**DIRECTIONS**
Each entry listed below should be reproduced word for word.

**RECORDS FOR PROCESSING**
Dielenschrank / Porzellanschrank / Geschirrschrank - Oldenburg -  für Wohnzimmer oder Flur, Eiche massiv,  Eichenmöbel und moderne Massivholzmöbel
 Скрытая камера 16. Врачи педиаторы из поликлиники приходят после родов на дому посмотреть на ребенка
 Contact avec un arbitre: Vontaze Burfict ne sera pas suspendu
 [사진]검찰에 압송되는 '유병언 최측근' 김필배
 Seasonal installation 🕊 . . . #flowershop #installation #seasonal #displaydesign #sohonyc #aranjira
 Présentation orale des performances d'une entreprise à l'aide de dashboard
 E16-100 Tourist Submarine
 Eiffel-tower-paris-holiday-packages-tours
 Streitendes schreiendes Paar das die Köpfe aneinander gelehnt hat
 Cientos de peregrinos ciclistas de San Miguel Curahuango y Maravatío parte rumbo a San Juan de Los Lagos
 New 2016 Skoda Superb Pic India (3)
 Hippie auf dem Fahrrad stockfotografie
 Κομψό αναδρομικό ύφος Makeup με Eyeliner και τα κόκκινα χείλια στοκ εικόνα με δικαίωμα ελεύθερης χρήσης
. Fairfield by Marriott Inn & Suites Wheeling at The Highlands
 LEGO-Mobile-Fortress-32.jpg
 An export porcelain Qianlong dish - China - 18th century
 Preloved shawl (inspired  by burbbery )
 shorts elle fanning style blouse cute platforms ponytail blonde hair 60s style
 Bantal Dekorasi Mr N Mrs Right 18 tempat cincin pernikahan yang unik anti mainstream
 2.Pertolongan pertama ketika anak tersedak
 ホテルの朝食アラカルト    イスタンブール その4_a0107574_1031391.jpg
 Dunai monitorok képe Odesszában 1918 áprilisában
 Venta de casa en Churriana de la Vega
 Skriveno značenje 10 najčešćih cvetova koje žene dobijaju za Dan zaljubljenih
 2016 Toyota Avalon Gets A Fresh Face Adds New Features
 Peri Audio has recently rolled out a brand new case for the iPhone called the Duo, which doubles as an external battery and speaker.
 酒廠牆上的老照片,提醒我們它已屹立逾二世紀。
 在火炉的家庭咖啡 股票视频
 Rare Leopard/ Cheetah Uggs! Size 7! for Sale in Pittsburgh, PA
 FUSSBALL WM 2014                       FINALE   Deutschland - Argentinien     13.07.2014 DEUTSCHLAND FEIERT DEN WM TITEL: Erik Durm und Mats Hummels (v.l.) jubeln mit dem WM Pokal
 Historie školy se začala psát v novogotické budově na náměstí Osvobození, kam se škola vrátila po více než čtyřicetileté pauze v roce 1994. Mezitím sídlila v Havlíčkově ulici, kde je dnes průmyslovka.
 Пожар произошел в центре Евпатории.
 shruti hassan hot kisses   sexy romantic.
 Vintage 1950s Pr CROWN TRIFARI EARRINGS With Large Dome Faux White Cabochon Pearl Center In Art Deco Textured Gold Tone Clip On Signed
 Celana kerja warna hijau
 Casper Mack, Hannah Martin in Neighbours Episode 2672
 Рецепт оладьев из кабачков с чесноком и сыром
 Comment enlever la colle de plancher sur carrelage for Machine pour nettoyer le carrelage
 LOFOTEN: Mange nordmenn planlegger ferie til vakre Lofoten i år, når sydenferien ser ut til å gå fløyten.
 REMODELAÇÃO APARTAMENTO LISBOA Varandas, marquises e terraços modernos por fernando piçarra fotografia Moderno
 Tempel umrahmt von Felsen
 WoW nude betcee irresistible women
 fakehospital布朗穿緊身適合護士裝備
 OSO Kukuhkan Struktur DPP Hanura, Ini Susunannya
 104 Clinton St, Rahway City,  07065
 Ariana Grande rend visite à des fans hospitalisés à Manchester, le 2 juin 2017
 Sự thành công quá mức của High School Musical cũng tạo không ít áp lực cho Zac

**SOLUTION**
Dielenschrank / Porzellanschrank / Geschirrschrank - Oldenburg -  für Wohnzimmer oder Flur, Eiche massiv,  Eichenmöbel und moderne Massivholzmöbel
 Скрытая камера 16. Врачи педиаторы из поликлиники приходят после родов на дому посмотреть на ребенка
 Contact avec un arbitre: Vontaze Burfict ne sera pas suspendu
 [사진]검찰에 압송되는 '유병언 최측근' 김필배
 Seasonal installation 🕊 . . . #flowershop #installation #seasonal #displaydesign #sohonyc #aranjira
 Présentation orale des performances d'une entreprise à l'aide de dashboard
 E16-100 Tourist Submarine
 Eiffel-tower-paris-holiday-packages-tours
 Streitendes schreiendes Paar das die Köpfe aneinander gelehnt hat
 Cientos de peregrinos ciclistas de San Miguel Curahuango y Maravatío parte rumbo a San Juan de Los Lagos
 New 2016 Skoda Superb Pic India (3)
 Hippie auf dem Fahrrad stockfotografie
 Κομψό αναδρομικό ύφος Makeup με Eyeliner και τα κόκκινα χείλια στοκ εικόνα με δικαίωμα ελεύθερης χρήσης
. Fairfield by Marriott Inn & Suites Wheeling at The Highlands
 LEGO-Mobile-Fortress-32.jpg
 An export porcelain Qianlong dish - China - 18th century
 Preloved shawl (inspired  by burbbery )
 shorts elle fanning style blouse cute platforms ponytail blonde hair 60s style
 Bantal Dekorasi Mr N Mrs Right 18 tempat cincin pernikahan yang unik anti mainstream
 2.Pertolongan pertama ketika anak tersedak
 ホテルの朝食アラカルト    イスタンブール その4_a0107574_1031391.jpg
 Dunai monitorok képe Odesszában 1918 áprilisában
 Venta de casa en Churriana de la Vega
 Skriveno značenje 10 najčešćih cvetova koje žene dobijaju za Dan zaljubljenih
 2016 Toyota Avalon Gets A Fresh Face Adds New Features
 Peri Audio has recently rolled out a brand new case for the iPhone called the Duo, which doubles as an external battery and speaker.
 酒廠牆上的老照片,提醒我們它已屹立逾二世紀。
 在火炉的家庭咖啡 股票视频
 Rare Leopard/ Cheetah Uggs! Size 7! for Sale in Pittsburgh, PA
 FUSSBALL WM 2014                       FINALE   Deutschland - Argentinien     13.07.2014 DEUTSCHLAND FEIERT DEN WM TITEL: Erik Durm und Mats Hummels (v.l.) jubeln mit dem WM Pokal
 Historie školy se začala psát v novogotické budově na náměstí Osvobození, kam se škola vrátila po více než čtyřicetileté pauze v roce 1994. Mezitím sídlila v Havlíčkově ulici, kde je dnes průmyslovka.
 Пожар произошел в центре Евпатории.
 shruti hassan hot kisses   sexy romantic.
 Vintage 1950s Pr CROWN TRIFARI EARRINGS With Large Dome Faux White Cabochon Pearl Center In Art Deco Textured Gold Tone Clip On Signed
 Celana kerja warna hijau
 Casper Mack, Hannah Martin in Neighbours Episode 2672
 Рецепт оладьев из кабачков с чесноком и сыром
 Comment enlever la colle de plancher sur carrelage for Machine pour nettoyer le carrelage
 LOFOTEN: Mange nordmenn planlegger ferie til vakre Lofoten i år, når sydenferien ser ut til å gå fløyten.
 REMODELAÇÃO APARTAMENTO LISBOA Varandas, marquises e terraços modernos por fernando piçarra fotografia Moderno
 Tempel umrahmt von Felsen
 WoW nude betcee irresistible women
 fakehospital布朗穿緊身適合護士裝備
 OSO Kukuhkan Struktur DPP Hanura, Ini Susunannya
 104 Clinton St, Rahway City,  07065
 Ariana Grande rend visite à des fans hospitalisés à Manchester, le 2 juin 2017
 Sự thành công quá mức của High School Musical cũng tạo không ít áp lực cho Zac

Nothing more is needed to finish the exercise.